He says staying away from his family made him feel closer to them when he goes to visit them. I can't verify this fact for family by relation is too far away and family by creation refused to stay as a family. If emotions are a family too then my family is big, I don't even have to make to visit them as they walk underneath my windows all night, like stalkers or bums looking for a corner to put their newspaper lined cardboard boxes to sleep. Last night I was in a car that was driven around the city to see the Christmas lights. I could only see winos walking down the sidewalk, panhandling for a few dimes to be spent on crack. Crack that for a moment lifts them out of these endless cracks their life had fallen into, cracks that are as huge as the Grand Canyon. I am a trapeze artist, who is swinging by the safety line of these words and the love of an old soul. I arc between darkness and light, like the pendulum of a clock or the clapper of a huge bronze bell. Sometimes the ringing is as furious as a fire truck streaking down the street and at other times everything is still. The clapper is in the darkness of the cup, mute unable to sing. And the clock would have stopped when the pendulum stops to swing.

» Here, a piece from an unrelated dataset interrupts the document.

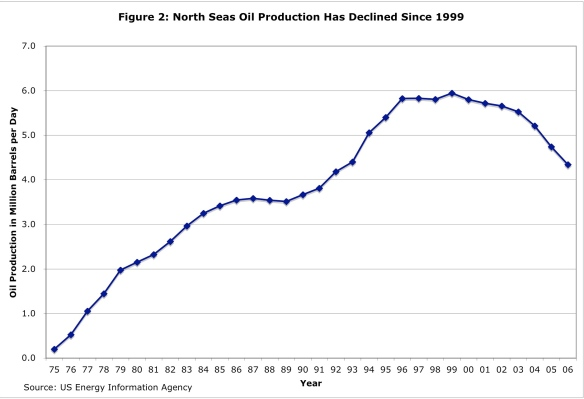 North Sea Oil Production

There is no more food left on the plate and I get up to go. There is an ebb in the conversation and I suddenly want to say something but not speaking often has frozen my tongue like a silver of ice. That perhaps is a bearable thing for I have not silvers of hope to give or faith to profess with this glassy appendage. Half truths always escaped me, yes is no and no is yes or things like that. So I took a napkin and scribbled the name of a book I was reading, a book of nightmares and dreams to populate my sleep with the latter, to see the former I don't even have to sleep. I give the napkin across the table and get up to leave. He squints at it and turns to ask me the name again. I slowly repeat the writing, the sound of my voice suddenly unfamiliar as if I am speaking in a dream. I don't know what he hears and what I say. I end up repeating the dedication on the second page, in what octaves in whose voices I was speaking I don't know. The clapper becomes still after I speak the words:
How may I touch you across this chasm of flown things?